## Problem details
Please write out, exactly as they appear, the line containing "request_url: https://www.google.com/recaptcha/api2/aframe" and every line after it to the end of the records, and nothing more.

The input START

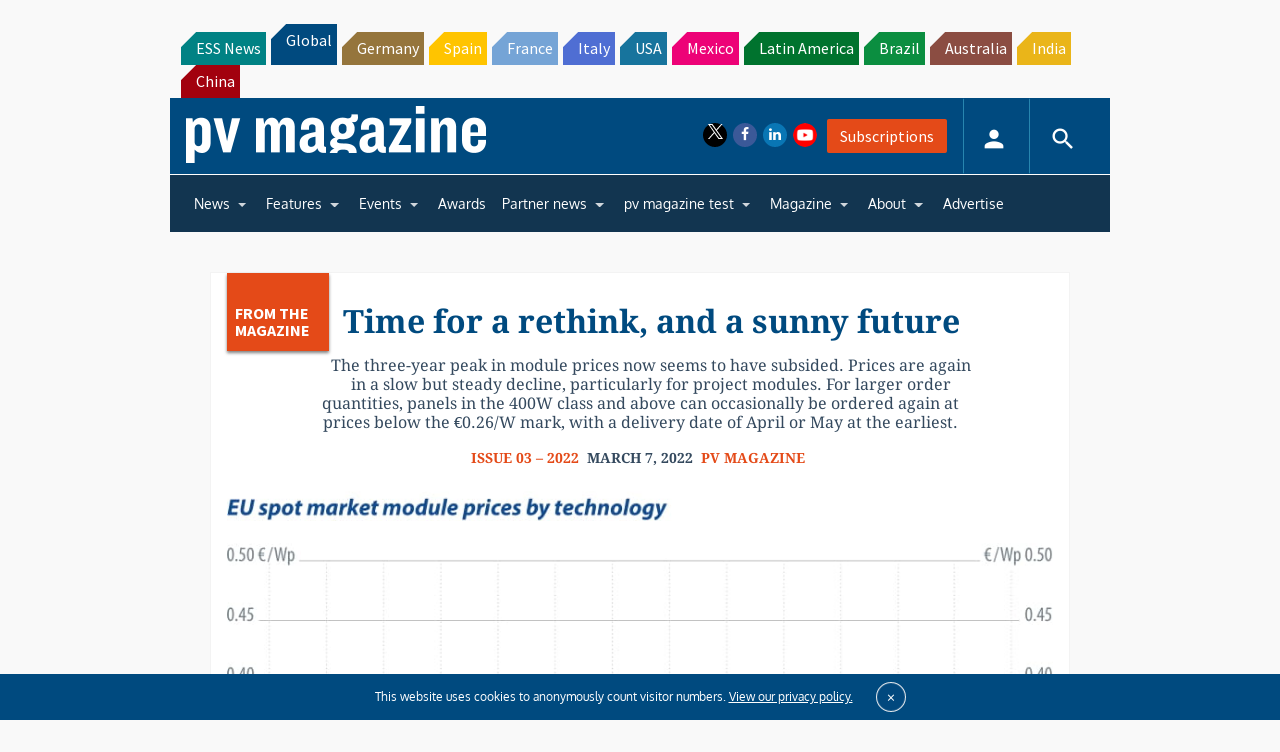

--- FILE ---
content_type: text/html; charset=utf-8
request_url: https://www.google.com/recaptcha/api2/aframe
body_size: 267
content:
<!DOCTYPE HTML><html><head><meta http-equiv="content-type" content="text/html; charset=UTF-8"></head><body><script nonce="zyZySipywRcOUT7FnXspIQ">/** Anti-fraud and anti-abuse applications only. See google.com/recaptcha */ try{var clients={'sodar':'https://pagead2.googlesyndication.com/pagead/sodar?'};window.addEventListener("message",function(a){try{if(a.source===window.parent){var b=JSON.parse(a.data);var c=clients[b['id']];if(c){var d=document.createElement('img');d.src=c+b['params']+'&rc='+(localStorage.getItem("rc::a")?sessionStorage.getItem("rc::b"):"");window.document.body.appendChild(d);sessionStorage.setItem("rc::e",parseInt(sessionStorage.getItem("rc::e")||0)+1);localStorage.setItem("rc::h",'1768970004288');}}}catch(b){}});window.parent.postMessage("_grecaptcha_ready", "*");}catch(b){}</script></body></html>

The input END

## Exercise response
request_url: https://www.google.com/recaptcha/api2/aframe
body_size: 267
content:
<!DOCTYPE HTML><html><head><meta http-equiv="content-type" content="text/html; charset=UTF-8"></head><body><script nonce="zyZySipywRcOUT7FnXspIQ">/** Anti-fraud and anti-abuse applications only. See google.com/recaptcha */ try{var clients={'sodar':'https://pagead2.googlesyndication.com/pagead/sodar?'};window.addEventListener("message",function(a){try{if(a.source===window.parent){var b=JSON.parse(a.data);var c=clients[b['id']];if(c){var d=document.createElement('img');d.src=c+b['params']+'&rc='+(localStorage.getItem("rc::a")?sessionStorage.getItem("rc::b"):"");window.document.body.appendChild(d);sessionStorage.setItem("rc::e",parseInt(sessionStorage.getItem("rc::e")||0)+1);localStorage.setItem("rc::h",'1768970004288');}}}catch(b){}});window.parent.postMessage("_grecaptcha_ready", "*");}catch(b){}</script></body></html>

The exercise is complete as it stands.